Given that I am currently unable to undertake similar trips due to health reasons I just thought I would revisit this trip that was for me a real 'eureka!' experience and genuinely life changing. I Kept a daily diary which I later made into a personal photobook so as I have never shred this publicly I thought it might entertain some of you folks as well as being a nice chance for me to revisit the experience.
(Just want to apologise in advance for any typos as I have deteriorating eyesight that requires regular intravitreal injections and the next one is scheduled for next week so it will get rapidly worse until I receive that treatment.)
The bike was a 1989 Kawasaki Tengai 650 which is basically a dakar styled KLR that I had bought for £1000 if i remember rightly and had 38K km on the clock. It was a bit of a nail tbh but I was working on the basis that if it misbehaved I could just abandon it without any great financial loss. Not very environmentally conscious but that was my thought process at the time. I'd had it for a couple of years and it had successfully taken me down to Switzerland and around the battlefieldds of France and Belgium on previous trips so I had some degree of confidence in it.
Anyway, these are the first couple of diary entries from that trip, with a few images too, I was clearly finding my feet on these first couple of days but, as always, It gets better. I was very nervous initially and these nerves led me to some strange decisions all through the trip. However, it was such a seminal experience that subsequent to this I got in the habit of taking a yearly trip of at least a couple of weeks with an absolute minimum of preparation knowing that it would all turn out okay.
Day 1 - 03/05/10
Start - Bournemouth, UK
End - Noussant de Gruyere, France
204km for the day
My overloaded 1989 Kawasaki KLR650 Tengai and I were ushered onto the ferry at Weymouth by my good friends Dot and Roger. I had experienced a great deal of trepidation about setting off into the 'wilds' of France, relying on nothing more than my feeble wits and grade 4 schoolboy francais. Not my first trip but scheduled to be my longest - three months!!

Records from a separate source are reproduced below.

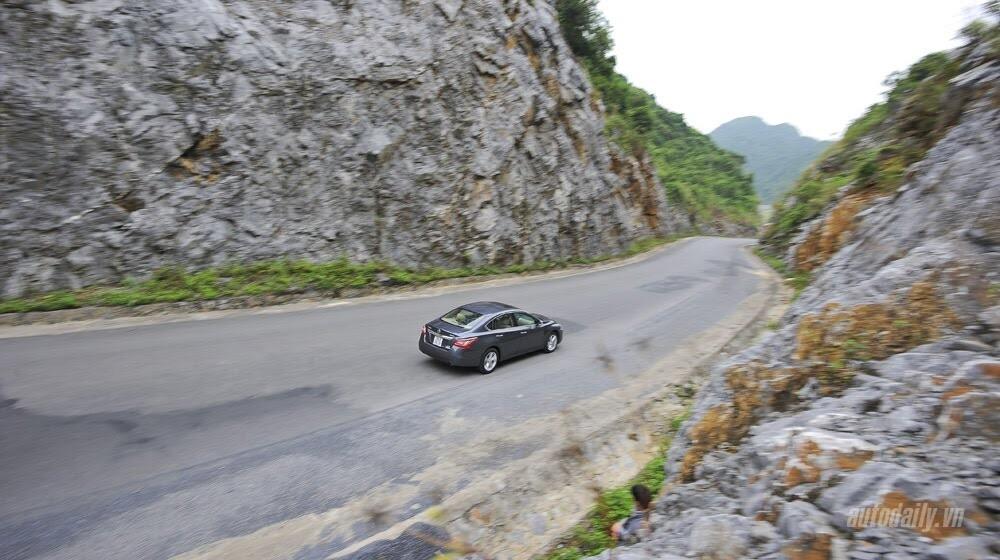 Đánh giá Nissan Teana 2.5SL qua hành trình 300km - Hình 24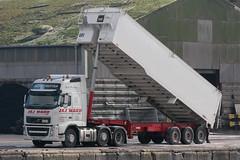 YJ62GKV (xj900suk24) Tags: volvo lorry ward sharpness yj62gkv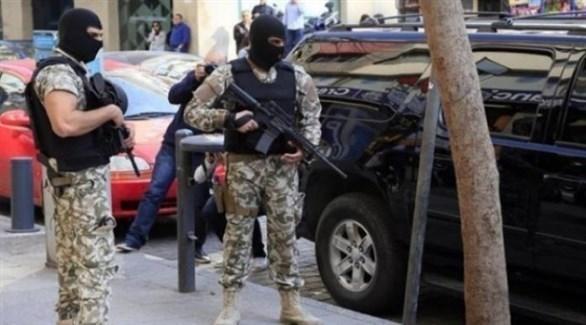 عناصر من الجيش اللبناني (أرشيف)
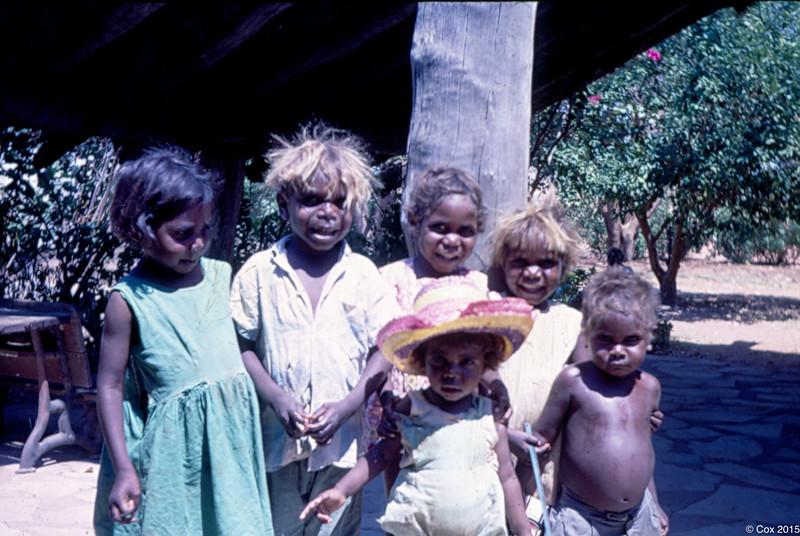 1969 Sharon Bieundurry, Simon George, Miriam Brown, Dora Wise, Jane Bieundurry and Sandy Wise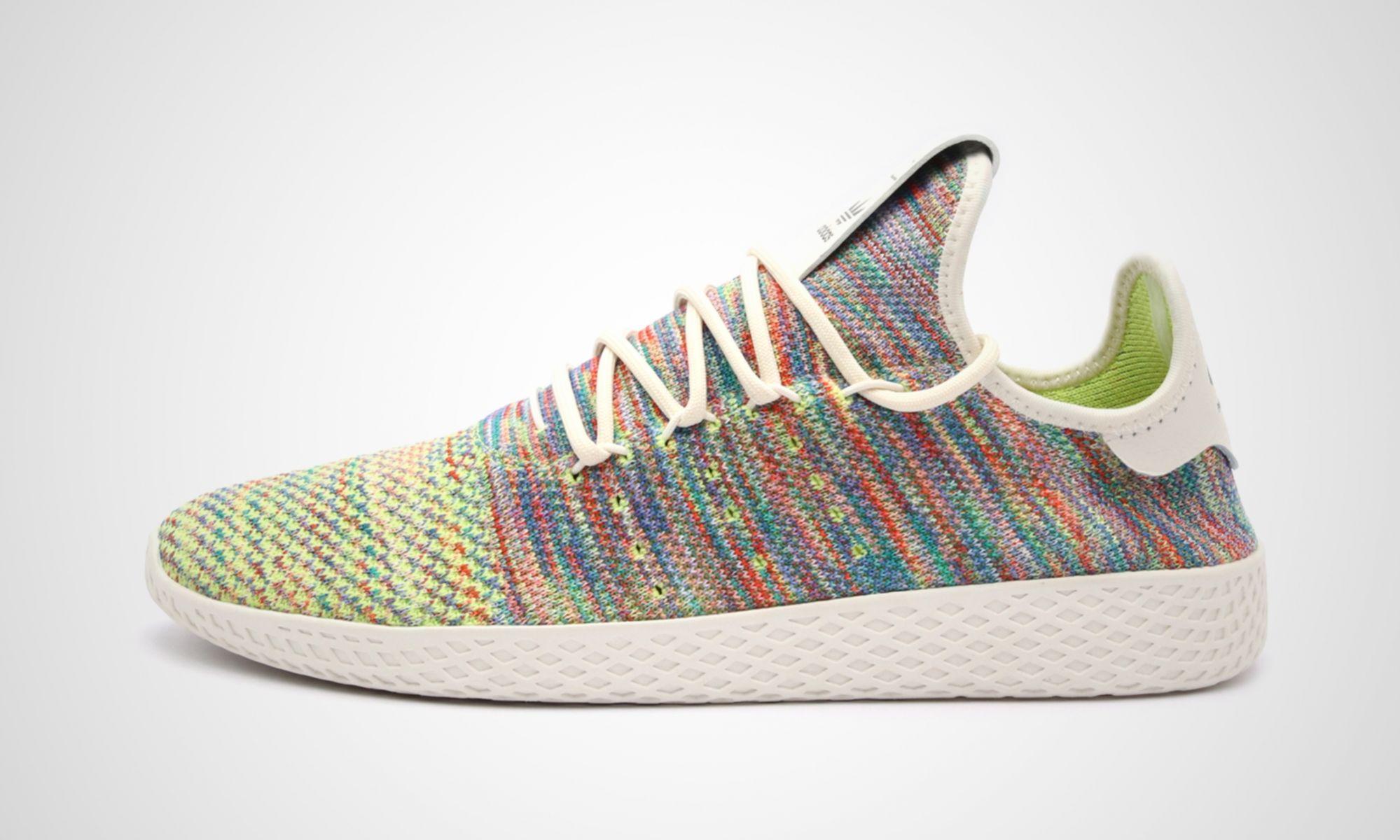adidas Tennis HU Multicolor by Pharrell Williams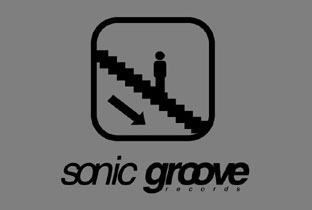 Tracks on Sonic Groove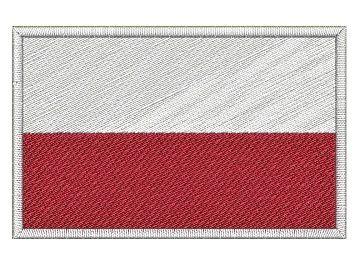 Polská vlajka Pelisport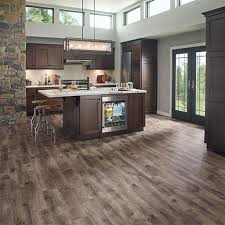 warm grey oak laminate floor grey color oak wood finish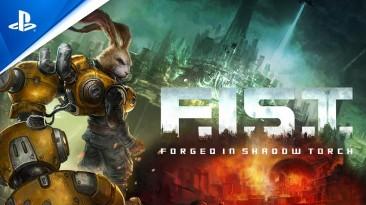 F.I.S.T.: Forged In Shadow Torch для PS5 не получит трассировку лучей на релизе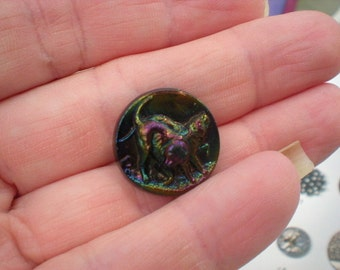 19th Century Victorian 1890s Black Glass 3D Dog Button Iridescent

Initially headed for Morocco, I would then return through Europe via the Alps, and down to Turkey. It didn't pan out that way as it happened. . .
Straight out of St Malo, a near miss with a French motorist insisting on 'Priorite a Droite' when the sign clearly stated 'Cedez le Passage' and having the satnav bracket fall off on the dual carriageway were enough to fray my already dodgy nerves. A quick stop for food and then flaking out in an empty campsite was as much as I could manage.